AMESBURY — Trader Alan’s Truck Stop just off Interstate 495 was always a busy place. Truckers pulled in for gas, service and some of the best hot dogs. They might even join locals at the Fifth Wheel bar to stomp and sing along with a country and western band.
If the trucker was tired of sleeping in his cab, he might book one of the 16 hotel rooms Trade Alan offered.
An old postcard wrote of the truck stop: “Trader Alan’s 24-hour full-service truck stop. Located at exit 54, junction of I-495 and Route 150 in Amesbury, MA. We have diesel, gasoline, garage, washouts, travel store, diner, 16 room motel, truck permits and a load service. We accept VISA Mastercard, Citgo and most truckers credit cards. 617-388-3300.”
Having a 617-area code dates the truck stop prior to February 1998, when first 508 and then 978 area codes were implemented.
Trade Alan’s came to an end in the 1990s.
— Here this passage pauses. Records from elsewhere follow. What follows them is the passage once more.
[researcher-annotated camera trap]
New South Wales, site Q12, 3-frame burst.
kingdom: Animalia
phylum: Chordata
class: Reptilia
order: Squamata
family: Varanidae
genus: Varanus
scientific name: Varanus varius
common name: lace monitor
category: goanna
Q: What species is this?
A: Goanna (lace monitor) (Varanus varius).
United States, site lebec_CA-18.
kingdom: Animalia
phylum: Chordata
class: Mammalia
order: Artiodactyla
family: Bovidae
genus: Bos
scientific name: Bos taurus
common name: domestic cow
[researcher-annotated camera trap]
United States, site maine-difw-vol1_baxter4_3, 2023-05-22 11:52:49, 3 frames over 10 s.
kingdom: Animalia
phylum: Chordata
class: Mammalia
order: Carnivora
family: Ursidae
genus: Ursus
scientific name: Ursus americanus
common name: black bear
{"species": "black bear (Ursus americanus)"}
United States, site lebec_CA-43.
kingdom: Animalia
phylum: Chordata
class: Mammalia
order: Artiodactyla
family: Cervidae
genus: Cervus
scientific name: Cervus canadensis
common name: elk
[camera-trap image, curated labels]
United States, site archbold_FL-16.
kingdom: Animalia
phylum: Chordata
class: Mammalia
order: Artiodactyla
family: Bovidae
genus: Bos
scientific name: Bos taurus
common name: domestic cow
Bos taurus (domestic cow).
The buildings, becoming rat infested, burned and in 2005, were torn down. The city acquired the 7.7-acre property for a dollar in December 2001.
So, what happens now to the old Trade Alan’s site?
“The former Trader Alan’s truck stop has been vacant for decades, and we have a great opportunity for a new development that will positively impact that growing neighborhood and our entire community,” Mayor Kassandra Gove wrote.
The property at 21 Pond View Ave. was vacant, used only for storage by the city’s Department of Public Works, while the surrounding neighborhood grew up. It now stands in a prominent location in one of the city’s hottest development corridors.
After years in development, 100 homes are being built across the highway at Bailey’s Pond. The city erected a large solar farm behind the old Trader Alan’s site. And nearby, Maples Crossing is building its sports and lifestyle complex, which will further transform this neighborhood.
“A lot has happened to this property in 20 years,” said Angela Cleveland, Amesbury’s Community and Economic Development Director.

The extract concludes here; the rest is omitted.